About to send B'nei Yisrael to conquer the promised land, Moshe warns the people: "And when the Lord your God has thrust them from your path say not to yourselves,'the Lord has enabled us to possess this land because of our virtues,' it is rather because of the wickedness of those nations who the Lord is dispossessing before you " (Devarim 9:4). The important part of this pasuk is not that the people of the land were wicked, but that the people of Klal Yisrael should not see the punishment - or the reward, for that matter - of others as a reflection on themselves. They were destroyed for their wickedness, therefore, we are righteous? No, quite the contrary. Seeing the consequences doled out to others should be a warning, a cause for questioning - if we are to have this land, what must we do to avoid such a fate?

Moshe spoke these words to Bnei Yisrael in the wilderness, but it can certainly apply to interpersonal interactions in any era. When someone acts in a way that upsets you, do not speak ill of them or berate them, rather take a few moments and assess whether you act in a similar way and if this is a character trait that you yourself can improve on. 

Interestingly, the next verse sounds almost verbatim to 9:4. "It is not because of your virtues and your rectitude that you will be able to possess their country; but it is because of their wickedness that the Lord your God is dispossessing those nations before you, and in order to fulfill the oath that the Lord made to your fathers, Abraham, Isaac, and Jacob” (9:5). No actions occur outside the vacuum of history and concurrent life. When politics do not go your way, recognize and acknowledge that the long term plan is very long and extremely well hidden in front of our faces. Someone might be elected today due to a cause that began a hundred years ago or for an effect in an as-yet-unknown future. When that person that cut you off speeds into traffic and get pulls over, do not take it as a time to gloat. Maybe he was late for a job interview or maybe his being pulled over saved him from an accident. The ticket is punishment for his actions not a reward for anything you did. Perhaps you merely witnessed these events as an opportunity for you to become a more conscientious driver. 
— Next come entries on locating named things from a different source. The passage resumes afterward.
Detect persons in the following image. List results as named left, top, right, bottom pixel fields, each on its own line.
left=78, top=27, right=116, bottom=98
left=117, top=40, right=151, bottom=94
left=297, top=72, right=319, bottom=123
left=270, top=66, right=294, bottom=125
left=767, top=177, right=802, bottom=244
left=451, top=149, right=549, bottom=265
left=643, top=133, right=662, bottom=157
In case the message was missed, the text does it again! "Know, then, that it is not for any virtue of yours that the Lord your God is giving you this good land to possess, for you are a stiff necked people” (9:6). Because human nature likes to gloat, one should never settle on one’s high-horse and assume their own virtues - that their right is the only way. In fact, Moshe immediately reminds Bnei Yisrael just how prone to misdeeds they are when he says: “Remember, never forget, how you provoked the Lord your God to anger in the wilderness” (9:7). 

We are in a time of supreme judgementalness. Our society has become a hot-pot of assumptions about what other people are thinking, wanting, doing… Moshe’s triple warning toward self-reflection is thus particularly pertinent for us to contemplate. God will dole out the consequences as needed, our job is simply to work on being our best selves as ovdei Hashem.